Double Dose of Drama Day

As in, started out helping with a SMAT at CalShakes, am finishing by working on the lobby display for Iphigenia. The information is mostly complete; just a question of setup and display and stuff. And watching a rehearsal.

I didn't see all of Lear, (didn't want to ruin it for myself; I'm going later) but from what I saw, it was great. The design, at least, was wonderful. Much (but not nearly all) of the power is lost when you wander in and out for five minutes at a time, but some stuff is incredible no matter what. coughGloucester'seyescough. I could neither watch nor look away, which is the best kind of theater.
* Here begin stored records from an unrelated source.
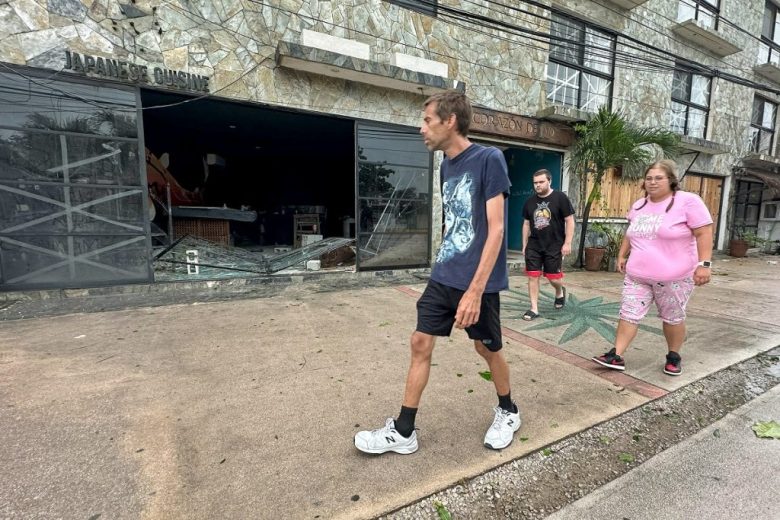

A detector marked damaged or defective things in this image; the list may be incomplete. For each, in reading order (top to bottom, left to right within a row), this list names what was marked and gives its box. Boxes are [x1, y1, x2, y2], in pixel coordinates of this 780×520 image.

shattered glass storefront [0, 67, 151, 290]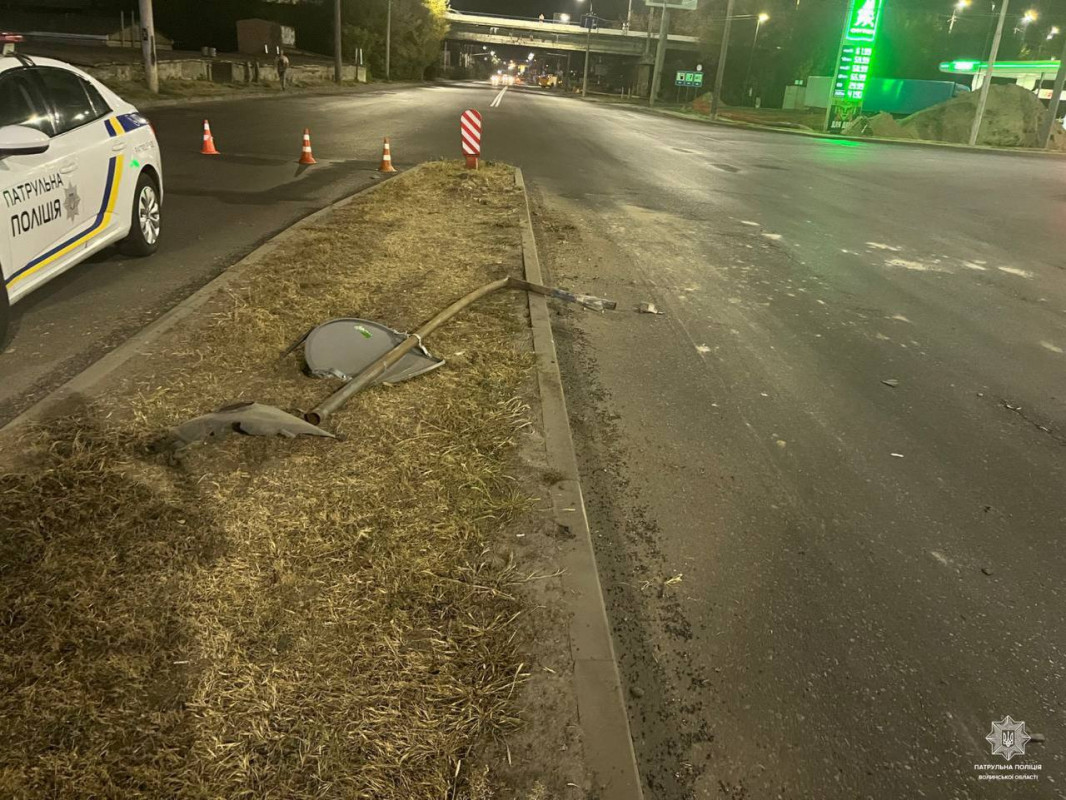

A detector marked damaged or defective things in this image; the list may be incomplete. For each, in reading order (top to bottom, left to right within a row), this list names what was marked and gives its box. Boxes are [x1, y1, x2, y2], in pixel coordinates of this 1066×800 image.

bent metal pole [304, 277, 618, 428]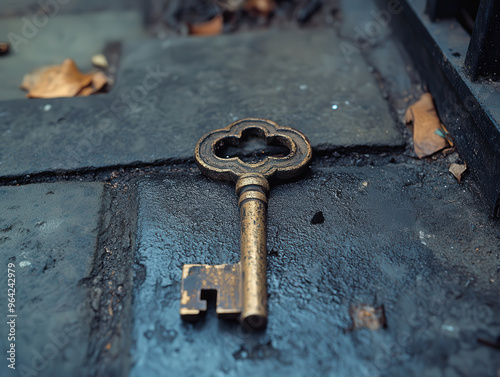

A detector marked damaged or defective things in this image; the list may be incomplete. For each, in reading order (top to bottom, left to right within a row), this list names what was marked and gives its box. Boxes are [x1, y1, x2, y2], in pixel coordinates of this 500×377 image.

rusty key surface [180, 118, 312, 328]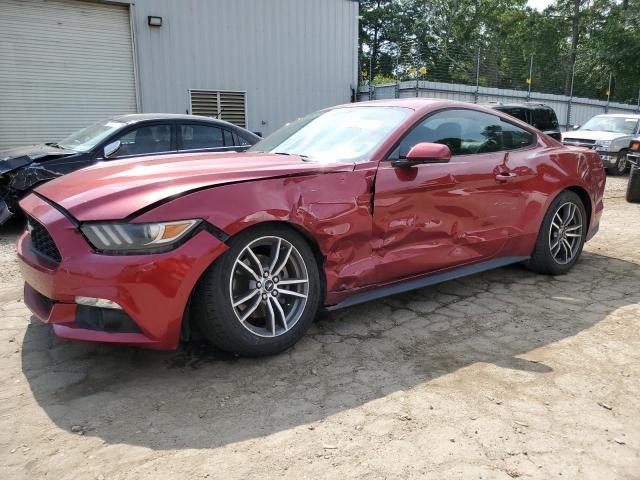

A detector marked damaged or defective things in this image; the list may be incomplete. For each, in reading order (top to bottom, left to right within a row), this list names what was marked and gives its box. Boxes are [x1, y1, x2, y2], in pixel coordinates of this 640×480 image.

crumpled hood [0, 144, 75, 174]
crumpled hood [34, 151, 352, 220]
broken bumper [16, 193, 230, 350]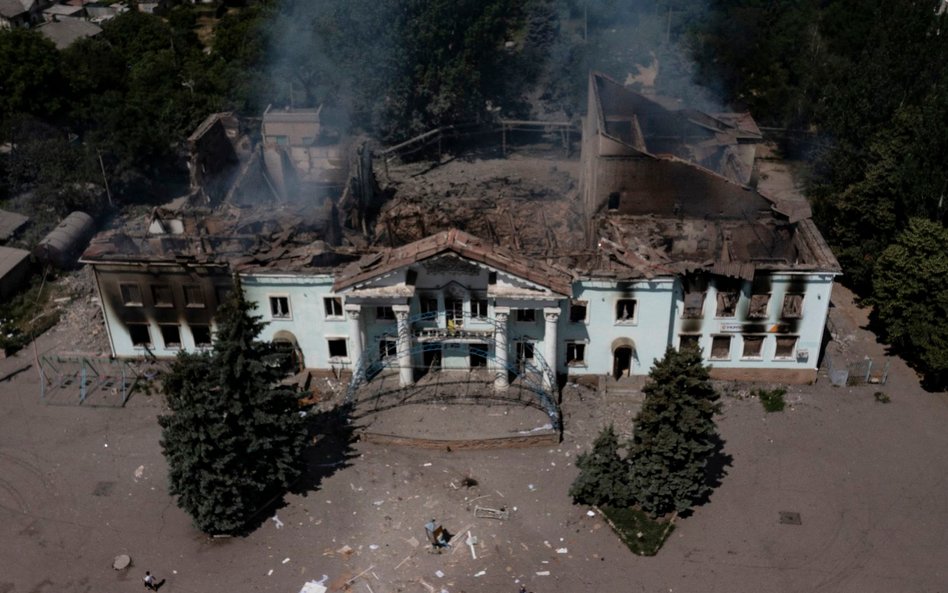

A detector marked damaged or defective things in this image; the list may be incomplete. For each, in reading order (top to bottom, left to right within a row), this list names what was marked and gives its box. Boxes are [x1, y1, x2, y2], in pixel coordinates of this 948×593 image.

damaged building [79, 71, 836, 386]
burned window frame [119, 284, 143, 308]
broken window [120, 284, 143, 308]
broken window [151, 284, 173, 308]
burned window frame [150, 284, 174, 308]
broken window [182, 284, 205, 308]
burned window frame [182, 284, 205, 308]
broken window [268, 296, 290, 320]
burned window frame [268, 296, 290, 320]
broken window [324, 296, 342, 320]
burned window frame [322, 296, 344, 320]
broken window [468, 296, 486, 320]
burned window frame [568, 300, 588, 324]
broken window [616, 298, 636, 322]
burned window frame [616, 300, 636, 324]
broken window [680, 292, 704, 320]
broken window [720, 290, 740, 316]
broken window [748, 292, 772, 316]
broken window [780, 292, 804, 316]
burned window frame [780, 292, 804, 316]
broken window [128, 324, 152, 346]
broken window [158, 324, 181, 346]
burned window frame [158, 324, 181, 346]
broken window [191, 324, 211, 346]
broken window [330, 338, 352, 356]
burned window frame [330, 336, 352, 358]
broken window [378, 340, 396, 358]
burned window frame [564, 340, 584, 364]
broken window [564, 342, 584, 366]
broken window [676, 332, 700, 352]
broken window [712, 336, 732, 358]
burned window frame [712, 336, 732, 358]
broken window [740, 336, 764, 358]
burned window frame [740, 336, 764, 358]
broken window [772, 336, 796, 358]
burned window frame [772, 336, 796, 358]
bent metal arch [344, 310, 560, 430]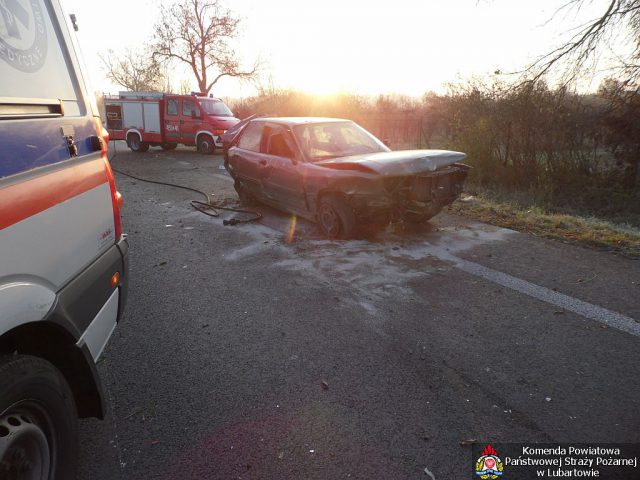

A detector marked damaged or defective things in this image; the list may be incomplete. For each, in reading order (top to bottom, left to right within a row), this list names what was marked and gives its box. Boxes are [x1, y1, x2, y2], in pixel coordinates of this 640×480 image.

damaged red car [225, 118, 470, 238]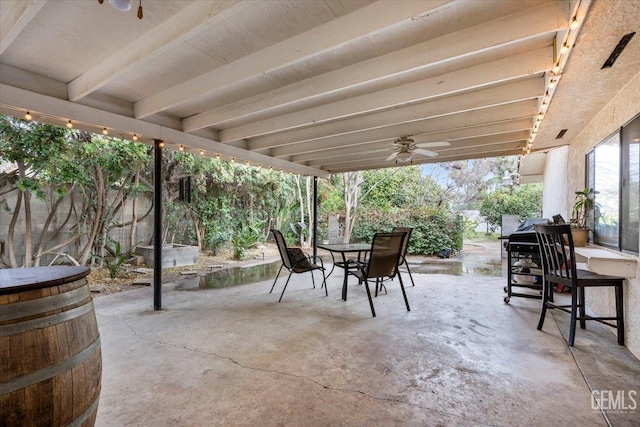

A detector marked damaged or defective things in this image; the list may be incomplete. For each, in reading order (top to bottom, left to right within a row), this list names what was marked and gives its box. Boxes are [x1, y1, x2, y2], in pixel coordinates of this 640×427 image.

crack in concrete [120, 320, 500, 426]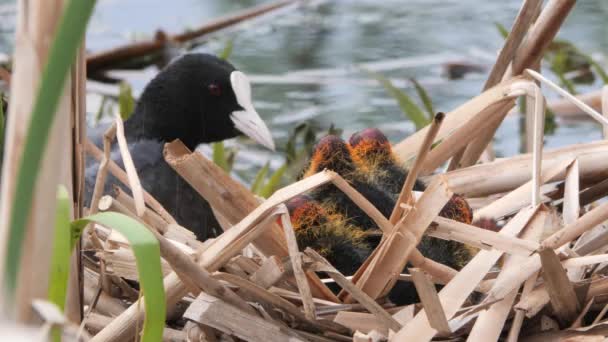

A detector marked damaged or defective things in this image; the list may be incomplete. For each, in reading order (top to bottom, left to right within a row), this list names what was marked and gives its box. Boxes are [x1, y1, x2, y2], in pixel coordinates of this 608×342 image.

splintered wood piece [392, 111, 444, 222]
splintered wood piece [182, 292, 302, 342]
splintered wood piece [251, 256, 290, 288]
splintered wood piece [280, 211, 316, 320]
splintered wood piece [306, 248, 402, 334]
splintered wood piece [344, 176, 454, 302]
splintered wood piece [408, 268, 452, 336]
splintered wood piece [394, 204, 536, 340]
splintered wood piece [430, 216, 540, 256]
splintered wood piece [540, 247, 580, 324]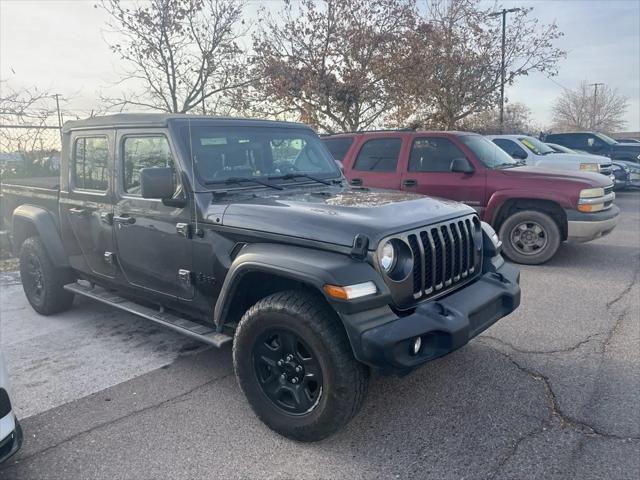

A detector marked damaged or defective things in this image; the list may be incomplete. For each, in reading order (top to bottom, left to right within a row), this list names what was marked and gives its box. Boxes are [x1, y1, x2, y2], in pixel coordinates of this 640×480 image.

crack in pavement [0, 372, 235, 472]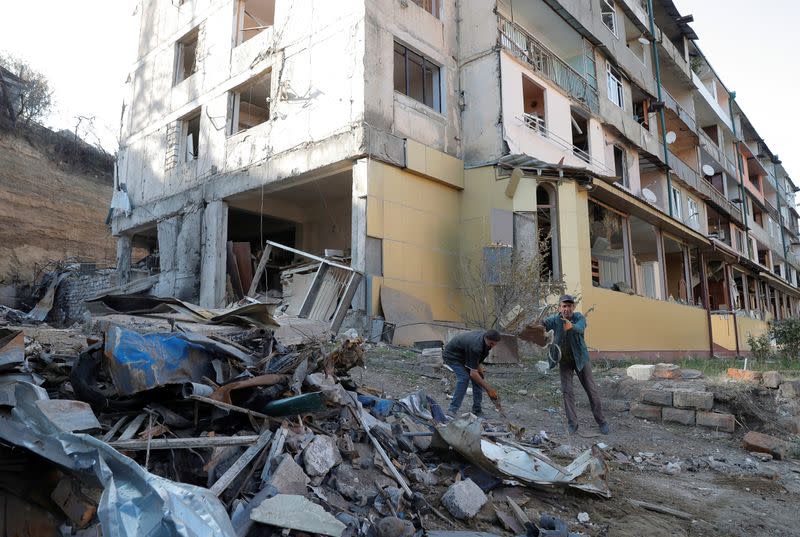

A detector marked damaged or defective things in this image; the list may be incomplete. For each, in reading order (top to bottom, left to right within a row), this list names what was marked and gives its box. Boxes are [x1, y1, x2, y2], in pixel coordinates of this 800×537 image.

damaged residential building [112, 1, 800, 360]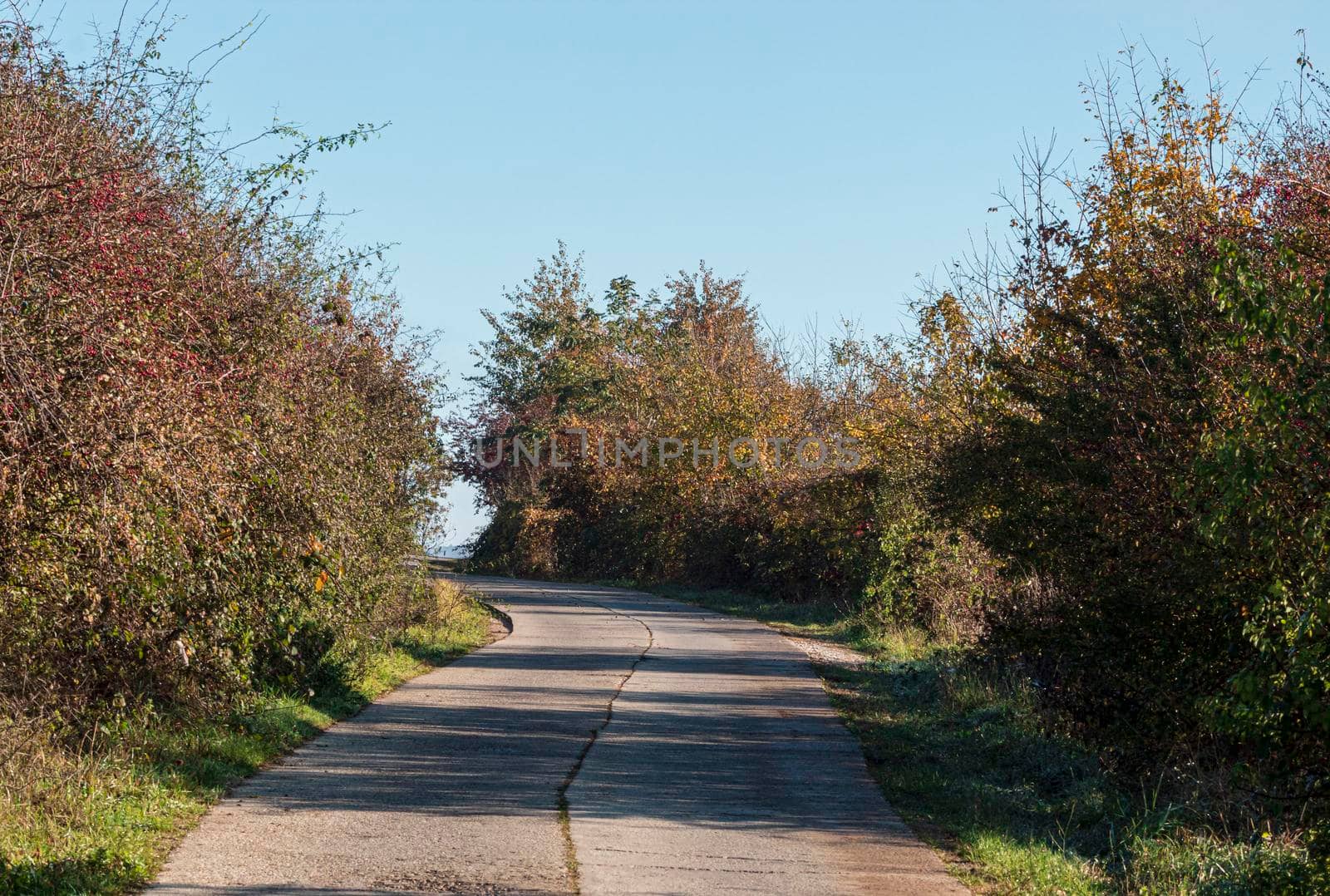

Tiring, but fulfilling. Also finished A Grave Talent, which by my own rules means I am allowed to start O Jerusalem, unless I decide to stick with Kate Martinelli through another book.

Iphigenia rehearsals are fun, although it's always hard to turn off my director-thinking and be in research mode. (Does "research mode" make anyone else think of Daughter of Time? I am so a woolly lamb.) Anyway, I do hope ADing later this winter works out. I am excited but trying hard not to jinx it. Meantime I let my director thinking run loose whenever I can't sleep. I come up with elaborate play-thoughts, such as the proper temporal setting for Two Gentlemen of Verona and Lord Peter Wimsey's floor pattern in Busman's Honeymoon.